Speaking with the Los Angeles Times, Scorsese said he wants to strip religion of its negative accretions and go back to the “original impulse” that makes spirituality attractive.

The film, set to run for some 80 minutes, will explore Jesus’ core teachings in a fresh way that allows people to see them in a new light.

“I’m trying to find a new way to make it more accessible and take away the negative onus of what has been associated with organized religion,” Scorsese told L.A. Times columnist Glenn Whipp.

In his interview, Scorsese said that several of his past films, including Kundun, The Last Temptation of Christ, and even Gangs of New York, sought to find ways into “redemption and the human condition and how we deal with the negative things inside us.”

He went on to say that it is “a fear of a society and culture that’s corrupted because of its lack of grounding in morality and spirituality. Not religion. Spirituality. Denying that.”

“So for me, it’s finding my own way in a … if you want to say the term ‘religious’ sense, but I hate to use that language, because it’s misinterpreted often,” he said. “But there’s basic fundamental beliefs that I have — or I’m trying to have — and I’m using these films to find it.”

Pope Francis and US director Martin Scorsese (R) shake hands within an intergenerational dialogue themed 'The Wisdom of Time' with some young people and a group of elderly people at the Augustinianum Patristic Institute of higher education in Rome on October 23, 2018. (Photo by Alberto PIZZOLI / AFP) (Photo credit should read ALBERTO PIZZOLI/AFP/Getty Images)

File/Pope Francis and U.S. director Martin Scorsese (R) shake hands within an intergenerational dialogue themed ‘The Wisdom of Time’ with some young people and a group of elderly people  in Rome on October 23, 2018. (ALBERTO PIZZOLI/AFP/Getty Images)

“Right now, ‘religion,’ you say that word and everyone is up in arms because it’s failed in so many ways,” Scorsese said. “But that doesn’t mean necessarily that the initial impulse was wrong. Let’s get back.”

“Let’s just think about it. You may reject it. But it might make a difference in how you live your life — even in rejecting it. Don’t dismiss it offhand. That’s all I’m talking about,” he added.

Scorsese also asserted his firm belief in the power of forgiveness to change the world.

Forgiveness is an almost impossible goal for human beings, he said, “but I really believe in it.”
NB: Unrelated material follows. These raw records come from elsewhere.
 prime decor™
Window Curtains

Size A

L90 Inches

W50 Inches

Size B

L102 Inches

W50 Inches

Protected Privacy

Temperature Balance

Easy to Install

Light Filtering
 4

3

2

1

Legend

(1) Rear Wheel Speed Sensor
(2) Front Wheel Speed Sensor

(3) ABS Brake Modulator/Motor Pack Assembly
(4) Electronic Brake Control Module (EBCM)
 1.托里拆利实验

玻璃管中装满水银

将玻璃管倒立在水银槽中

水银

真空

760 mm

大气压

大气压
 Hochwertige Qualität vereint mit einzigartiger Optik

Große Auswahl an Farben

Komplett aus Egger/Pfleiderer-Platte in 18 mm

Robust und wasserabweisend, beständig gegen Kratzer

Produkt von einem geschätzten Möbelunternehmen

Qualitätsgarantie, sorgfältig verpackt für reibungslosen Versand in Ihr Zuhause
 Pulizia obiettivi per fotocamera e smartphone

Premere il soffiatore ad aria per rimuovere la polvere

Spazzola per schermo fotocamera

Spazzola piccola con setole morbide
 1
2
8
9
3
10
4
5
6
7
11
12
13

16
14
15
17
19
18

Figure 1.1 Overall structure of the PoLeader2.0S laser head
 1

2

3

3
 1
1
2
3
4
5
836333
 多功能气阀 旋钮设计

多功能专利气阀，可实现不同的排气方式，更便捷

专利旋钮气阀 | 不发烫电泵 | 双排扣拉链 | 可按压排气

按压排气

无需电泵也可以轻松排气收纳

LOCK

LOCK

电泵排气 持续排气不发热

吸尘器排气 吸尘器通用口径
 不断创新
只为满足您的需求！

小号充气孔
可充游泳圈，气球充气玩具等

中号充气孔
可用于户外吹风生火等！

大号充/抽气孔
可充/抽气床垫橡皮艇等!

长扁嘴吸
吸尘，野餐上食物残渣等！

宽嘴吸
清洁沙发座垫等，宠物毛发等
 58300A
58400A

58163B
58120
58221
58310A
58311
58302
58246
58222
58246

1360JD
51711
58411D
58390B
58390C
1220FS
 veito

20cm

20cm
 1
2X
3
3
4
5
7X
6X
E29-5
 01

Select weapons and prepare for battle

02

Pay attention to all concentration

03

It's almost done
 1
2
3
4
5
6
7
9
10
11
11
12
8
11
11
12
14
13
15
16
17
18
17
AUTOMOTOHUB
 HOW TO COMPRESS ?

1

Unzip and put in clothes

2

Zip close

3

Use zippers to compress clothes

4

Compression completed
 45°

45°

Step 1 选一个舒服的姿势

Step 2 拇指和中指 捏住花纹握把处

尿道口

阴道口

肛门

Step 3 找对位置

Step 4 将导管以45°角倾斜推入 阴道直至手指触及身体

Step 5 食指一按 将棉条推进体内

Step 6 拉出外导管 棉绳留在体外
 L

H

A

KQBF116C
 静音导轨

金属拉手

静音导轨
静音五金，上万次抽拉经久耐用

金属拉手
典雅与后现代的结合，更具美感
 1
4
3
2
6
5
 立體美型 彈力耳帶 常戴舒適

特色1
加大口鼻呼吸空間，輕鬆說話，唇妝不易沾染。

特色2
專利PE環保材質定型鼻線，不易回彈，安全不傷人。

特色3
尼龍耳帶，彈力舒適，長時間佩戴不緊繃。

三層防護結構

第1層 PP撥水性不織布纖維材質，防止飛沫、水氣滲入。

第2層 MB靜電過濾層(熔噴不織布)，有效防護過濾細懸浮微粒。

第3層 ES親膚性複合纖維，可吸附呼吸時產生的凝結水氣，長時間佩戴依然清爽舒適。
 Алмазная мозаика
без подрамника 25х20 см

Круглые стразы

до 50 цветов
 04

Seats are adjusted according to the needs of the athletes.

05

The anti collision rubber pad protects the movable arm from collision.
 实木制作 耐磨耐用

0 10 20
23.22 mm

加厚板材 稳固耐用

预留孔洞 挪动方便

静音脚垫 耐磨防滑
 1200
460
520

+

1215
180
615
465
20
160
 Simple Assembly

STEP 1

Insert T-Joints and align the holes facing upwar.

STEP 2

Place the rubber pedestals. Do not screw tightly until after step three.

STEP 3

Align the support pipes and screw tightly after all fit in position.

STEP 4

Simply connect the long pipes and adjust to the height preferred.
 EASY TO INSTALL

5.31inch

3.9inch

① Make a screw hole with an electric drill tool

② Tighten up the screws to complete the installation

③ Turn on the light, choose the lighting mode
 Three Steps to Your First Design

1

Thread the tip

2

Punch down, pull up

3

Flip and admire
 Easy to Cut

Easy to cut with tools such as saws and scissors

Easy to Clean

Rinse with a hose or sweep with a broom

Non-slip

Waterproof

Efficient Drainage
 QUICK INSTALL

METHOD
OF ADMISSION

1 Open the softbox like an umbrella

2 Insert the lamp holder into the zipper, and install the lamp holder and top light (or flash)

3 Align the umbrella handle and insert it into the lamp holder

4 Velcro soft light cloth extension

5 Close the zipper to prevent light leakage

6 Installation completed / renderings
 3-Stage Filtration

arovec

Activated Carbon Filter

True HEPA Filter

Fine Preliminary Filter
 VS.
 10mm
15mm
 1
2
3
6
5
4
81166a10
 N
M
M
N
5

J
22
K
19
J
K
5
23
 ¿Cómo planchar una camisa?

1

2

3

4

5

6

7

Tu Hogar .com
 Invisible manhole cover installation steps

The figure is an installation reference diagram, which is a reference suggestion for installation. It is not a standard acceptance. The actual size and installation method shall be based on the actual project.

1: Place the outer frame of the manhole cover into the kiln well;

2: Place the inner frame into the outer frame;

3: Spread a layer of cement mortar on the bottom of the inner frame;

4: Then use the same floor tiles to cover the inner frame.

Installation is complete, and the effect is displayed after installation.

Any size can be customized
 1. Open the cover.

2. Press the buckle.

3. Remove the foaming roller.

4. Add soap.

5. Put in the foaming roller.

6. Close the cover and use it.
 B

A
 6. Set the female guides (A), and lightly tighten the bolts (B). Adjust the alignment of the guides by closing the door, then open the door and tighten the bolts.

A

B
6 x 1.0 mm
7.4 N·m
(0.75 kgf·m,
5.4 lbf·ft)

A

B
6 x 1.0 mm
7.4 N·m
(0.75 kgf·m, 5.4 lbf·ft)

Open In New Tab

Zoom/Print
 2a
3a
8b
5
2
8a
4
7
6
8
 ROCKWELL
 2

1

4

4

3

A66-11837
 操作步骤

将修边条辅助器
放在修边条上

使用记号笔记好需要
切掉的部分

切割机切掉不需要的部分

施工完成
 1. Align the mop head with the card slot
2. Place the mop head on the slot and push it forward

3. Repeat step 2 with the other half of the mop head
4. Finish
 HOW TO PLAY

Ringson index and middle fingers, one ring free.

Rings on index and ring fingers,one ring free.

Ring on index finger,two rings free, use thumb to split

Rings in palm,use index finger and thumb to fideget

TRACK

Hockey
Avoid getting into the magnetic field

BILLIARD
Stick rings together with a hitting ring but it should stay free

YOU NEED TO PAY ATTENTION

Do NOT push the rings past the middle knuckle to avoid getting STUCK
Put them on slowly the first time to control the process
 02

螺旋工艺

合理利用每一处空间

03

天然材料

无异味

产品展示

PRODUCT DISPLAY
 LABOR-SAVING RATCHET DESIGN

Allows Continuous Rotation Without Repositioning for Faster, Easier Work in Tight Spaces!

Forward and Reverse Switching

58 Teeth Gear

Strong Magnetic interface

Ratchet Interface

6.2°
“If we nurture forgiveness, maybe the world could change, ultimately. I’m not saying next year. It could be a thousand years from now, if we’re still around,” he said.

The director said that it was an encounter with Pope Francis that inspired him to make the film.

Last year, Scorsese traveled to Italy with his wife to attend a conference titled the Global Aesthetics of the Catholic Imagination, after which he met briefly with Pope Francis.

He later said, “I have responded to the pope’s appeal to artists in the only way I know how: by imagining and writing a screenplay for a film about Jesus.”